**What is required:** In full and without alteration, give the listing again.

:: Input rows ::

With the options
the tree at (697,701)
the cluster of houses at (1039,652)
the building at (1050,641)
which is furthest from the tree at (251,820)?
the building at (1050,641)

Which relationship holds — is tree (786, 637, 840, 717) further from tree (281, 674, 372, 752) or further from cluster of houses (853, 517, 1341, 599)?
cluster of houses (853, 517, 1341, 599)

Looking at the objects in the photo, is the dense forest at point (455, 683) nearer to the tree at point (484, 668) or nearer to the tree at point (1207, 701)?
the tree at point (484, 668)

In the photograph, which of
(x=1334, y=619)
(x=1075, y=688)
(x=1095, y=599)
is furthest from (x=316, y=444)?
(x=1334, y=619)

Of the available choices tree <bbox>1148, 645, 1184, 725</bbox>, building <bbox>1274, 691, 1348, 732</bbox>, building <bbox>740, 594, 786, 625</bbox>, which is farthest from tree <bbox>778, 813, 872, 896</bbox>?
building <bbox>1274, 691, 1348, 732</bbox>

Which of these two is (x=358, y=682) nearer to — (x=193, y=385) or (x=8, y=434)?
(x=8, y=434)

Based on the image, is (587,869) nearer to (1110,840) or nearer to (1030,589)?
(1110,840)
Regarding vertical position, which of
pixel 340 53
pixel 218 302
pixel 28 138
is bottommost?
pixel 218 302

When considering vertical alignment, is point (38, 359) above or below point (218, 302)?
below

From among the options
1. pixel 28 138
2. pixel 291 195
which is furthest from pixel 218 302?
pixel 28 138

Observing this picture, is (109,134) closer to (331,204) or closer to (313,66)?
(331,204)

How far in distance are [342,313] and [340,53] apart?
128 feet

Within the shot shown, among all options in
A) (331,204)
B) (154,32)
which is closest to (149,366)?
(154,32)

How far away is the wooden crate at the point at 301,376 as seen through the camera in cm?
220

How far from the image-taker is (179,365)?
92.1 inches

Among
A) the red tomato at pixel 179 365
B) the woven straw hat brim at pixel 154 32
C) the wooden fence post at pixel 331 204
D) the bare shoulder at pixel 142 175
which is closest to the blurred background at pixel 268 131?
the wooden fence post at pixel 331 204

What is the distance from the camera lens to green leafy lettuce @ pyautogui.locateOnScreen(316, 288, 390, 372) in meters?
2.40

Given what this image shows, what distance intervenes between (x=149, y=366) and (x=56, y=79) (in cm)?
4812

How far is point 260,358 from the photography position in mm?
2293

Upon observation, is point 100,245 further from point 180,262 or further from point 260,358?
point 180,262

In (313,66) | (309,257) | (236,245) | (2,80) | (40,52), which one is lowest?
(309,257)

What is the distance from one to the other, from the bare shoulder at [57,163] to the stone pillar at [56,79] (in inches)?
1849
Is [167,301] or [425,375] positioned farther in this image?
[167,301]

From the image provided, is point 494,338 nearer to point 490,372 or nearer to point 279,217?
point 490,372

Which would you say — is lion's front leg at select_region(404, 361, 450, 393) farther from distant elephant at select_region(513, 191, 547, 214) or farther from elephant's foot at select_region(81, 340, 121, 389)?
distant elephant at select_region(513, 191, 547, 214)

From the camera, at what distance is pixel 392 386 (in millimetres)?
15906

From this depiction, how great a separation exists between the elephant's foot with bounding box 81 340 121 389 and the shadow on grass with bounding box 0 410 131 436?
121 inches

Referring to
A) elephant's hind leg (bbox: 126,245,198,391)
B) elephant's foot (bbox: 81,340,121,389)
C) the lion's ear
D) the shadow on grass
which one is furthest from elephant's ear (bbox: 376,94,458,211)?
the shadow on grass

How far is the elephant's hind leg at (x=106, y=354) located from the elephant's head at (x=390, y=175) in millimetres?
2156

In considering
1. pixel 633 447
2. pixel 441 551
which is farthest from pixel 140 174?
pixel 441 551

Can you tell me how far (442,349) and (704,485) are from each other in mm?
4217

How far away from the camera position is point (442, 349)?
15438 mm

:::

**Written answer:**
With the options
the tree at (697,701)
the cluster of houses at (1039,652)
the building at (1050,641)
which is furthest from the tree at (251,820)?
the building at (1050,641)

Which relationship holds — is tree (786, 637, 840, 717) further from tree (281, 674, 372, 752) or further from cluster of houses (853, 517, 1341, 599)?
cluster of houses (853, 517, 1341, 599)

Looking at the objects in the photo, is the dense forest at point (455, 683) nearer to the tree at point (484, 668) or nearer to the tree at point (1207, 701)?
the tree at point (484, 668)

In the photograph, which of
(x=1334, y=619)
(x=1075, y=688)
(x=1095, y=599)
is furthest from (x=316, y=444)?
(x=1334, y=619)

Of the available choices tree <bbox>1148, 645, 1184, 725</bbox>, building <bbox>1274, 691, 1348, 732</bbox>, building <bbox>740, 594, 786, 625</bbox>, which is farthest from tree <bbox>778, 813, 872, 896</bbox>?
building <bbox>1274, 691, 1348, 732</bbox>

Which of these two is (x=358, y=682) nearer to — (x=193, y=385) or (x=8, y=434)?
(x=8, y=434)

Based on the image, is (587,869) nearer to (1110,840) or nearer to (1030,589)?
(1110,840)
Regarding vertical position, which of
pixel 340 53
pixel 218 302
pixel 28 138
is bottommost?
pixel 218 302

When considering vertical alignment, is point (38, 359) above or below point (218, 302)?
below

From among the options
1. pixel 28 138
2. pixel 291 195
which is furthest from pixel 218 302?
pixel 28 138

Observing this picture, is (109,134) closer to (331,204) or closer to (313,66)?
(331,204)

How far in distance are [342,313] and [340,53] apart?
128 feet

Within the shot shown, among all options in
A) (331,204)
B) (154,32)
which is closest to (149,366)?
(154,32)

How far away is the wooden crate at the point at 301,376 as seen through the camera in cm?
220

How far from the image-taker is (179,365)?
92.1 inches

Among
A) the red tomato at pixel 179 365
B) the woven straw hat brim at pixel 154 32
C) the wooden fence post at pixel 331 204
D) the bare shoulder at pixel 142 175
which is closest to the blurred background at pixel 268 131?
the wooden fence post at pixel 331 204

What is the distance from the camera lens to green leafy lettuce @ pyautogui.locateOnScreen(316, 288, 390, 372) in meters?
2.40

Given what this image shows, what distance intervenes between (x=149, y=366) and (x=56, y=79) (in cm)?
4812

How far is point 260,358 from the photography position in mm?
2293

Upon observation, is point 100,245 further from point 180,262 or further from point 260,358?
point 180,262

In (313,66) | (309,257) | (236,245) | (2,80) | (40,52), which one is lowest?
(309,257)

What is the distance from one to the other, from the bare shoulder at [57,163] to the stone pillar at [56,79] (in inches)?
1849
Is [167,301] or [425,375] positioned farther in this image?
[167,301]

From the image provided, is point 494,338 nearer to point 490,372 or nearer to point 279,217?
point 490,372

Which would you say — is lion's front leg at select_region(404, 361, 450, 393) farther from distant elephant at select_region(513, 191, 547, 214) or farther from elephant's foot at select_region(81, 340, 121, 389)?
distant elephant at select_region(513, 191, 547, 214)

From the camera, at what distance is pixel 392 386 (in millimetres)?
15906

From this depiction, how great a separation exists between the elephant's foot with bounding box 81 340 121 389 and the shadow on grass with bounding box 0 410 131 436?
121 inches

Referring to
A) elephant's hind leg (bbox: 126,245,198,391)
B) elephant's foot (bbox: 81,340,121,389)
C) the lion's ear
D) the shadow on grass
which one is furthest from elephant's ear (bbox: 376,94,458,211)?
the shadow on grass

How far is the elephant's hind leg at (x=106, y=354) located from the elephant's head at (x=390, y=175) in millimetres?
2156

In considering
1. pixel 633 447
2. pixel 441 551
which is farthest from pixel 140 174?
pixel 441 551

Can you tell me how far (442,349) and (704,485) are from each other in mm?
4217

How far away from the camera position is point (442, 349)?
15438 mm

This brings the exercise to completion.